Have you ever been working on a review, made a couple of pages of notes, and then lost the friggin' papers? Grumble, grumble.
When I first heard Rutter's Requiem I told my wife, Susan Betz, to simply play it at my funeral and then send everyone home. That recording was the composer conducting [Collegium: 103] on a 1986 compact disc. There are currently two other recordings of the piece, aside from the composer's, listed in the summer 1998 Schwann Catalogue. I have listened to the one on Reference Recordings and it paled next to the composer's. This fourth entry to the list, however, gave me a sense of rediscovery.

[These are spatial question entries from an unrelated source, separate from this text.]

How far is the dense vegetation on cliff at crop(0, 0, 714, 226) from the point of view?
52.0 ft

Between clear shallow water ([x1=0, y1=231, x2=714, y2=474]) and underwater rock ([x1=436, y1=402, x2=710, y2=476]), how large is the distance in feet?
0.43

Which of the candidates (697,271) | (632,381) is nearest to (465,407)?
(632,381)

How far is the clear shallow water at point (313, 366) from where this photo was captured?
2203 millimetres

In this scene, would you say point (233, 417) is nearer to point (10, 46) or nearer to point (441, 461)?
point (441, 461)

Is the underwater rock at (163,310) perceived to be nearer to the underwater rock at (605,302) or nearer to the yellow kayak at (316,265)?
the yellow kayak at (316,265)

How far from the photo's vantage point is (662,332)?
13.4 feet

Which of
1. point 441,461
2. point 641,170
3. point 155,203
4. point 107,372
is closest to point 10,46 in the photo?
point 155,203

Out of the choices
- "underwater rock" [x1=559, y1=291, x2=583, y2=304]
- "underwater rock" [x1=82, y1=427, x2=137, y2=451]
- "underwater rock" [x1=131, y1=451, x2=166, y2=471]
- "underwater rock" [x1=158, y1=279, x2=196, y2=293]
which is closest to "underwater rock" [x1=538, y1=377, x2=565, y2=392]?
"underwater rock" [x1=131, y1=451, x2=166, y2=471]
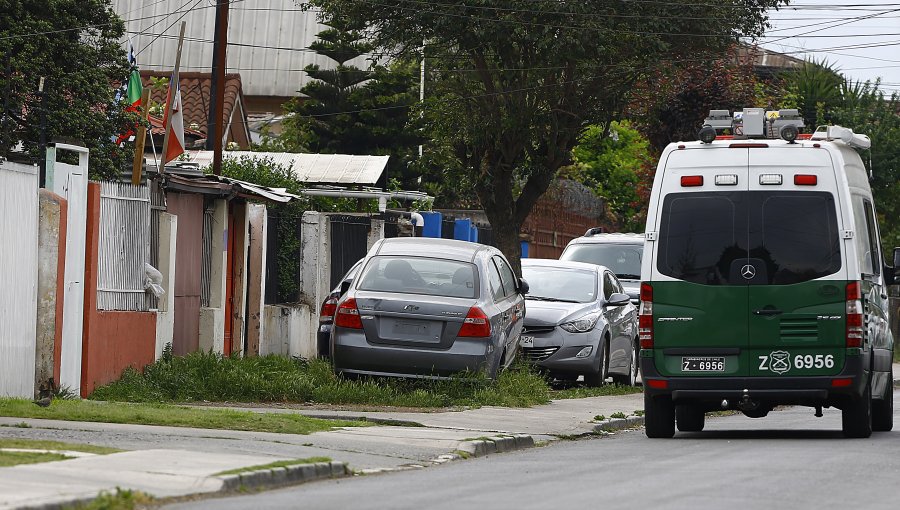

If you are not familiar with the piece, it is somewhat in the vein of Fauré. The agnus dei, track five, does approach the gravity of Brahms' Requiem, and also shares the fact that it is not liturgical. As the composer writes, this requiem is also not in the tone of Berlioz or Verdi. There is a sense of peace and acceptance, saying that death is as natural as birth. The end of the first movement has a lovely melody where soprano and tenor echo one another. That is one of the differences between Rutter's recording and this one. The King's Choir is, as you probably know, all male. The interplay of the treble and tenors in this recording is just as moving and maybe more so. I'd love to hear either of the trebles singing in a recording of Mahler's 4th. (For that matter, I'd love to hear either of the sopranos in Rutter's recording do the Mahler 4th.) Another difference is the overall sound stage. As Rutter writes, "King's College Choir and the spacious acoustic of King's chapel have formed part of my interior sound landscape for almost as long as I can remember." It is certainly true that the soundscape (I just love inventing new words) of this recording is absolutely captivating. The details abound and God is in the details. The solo oboist literally takes me to another level of existence. I could go on and on, but you really owe it to yourself to hear this recording, even if you have the composer's. The two recordings are an operational definition of the fact that music is more than black marks on white paper (as Stokowski used to put it).
Oh, yeah, there is other music on this disc, too. That is just icing on the cake. This Requiem, along with Brahms' is about as religious as I ever get. Damn, now I will have to decide which version to have played at my funeral, even though I won't be there.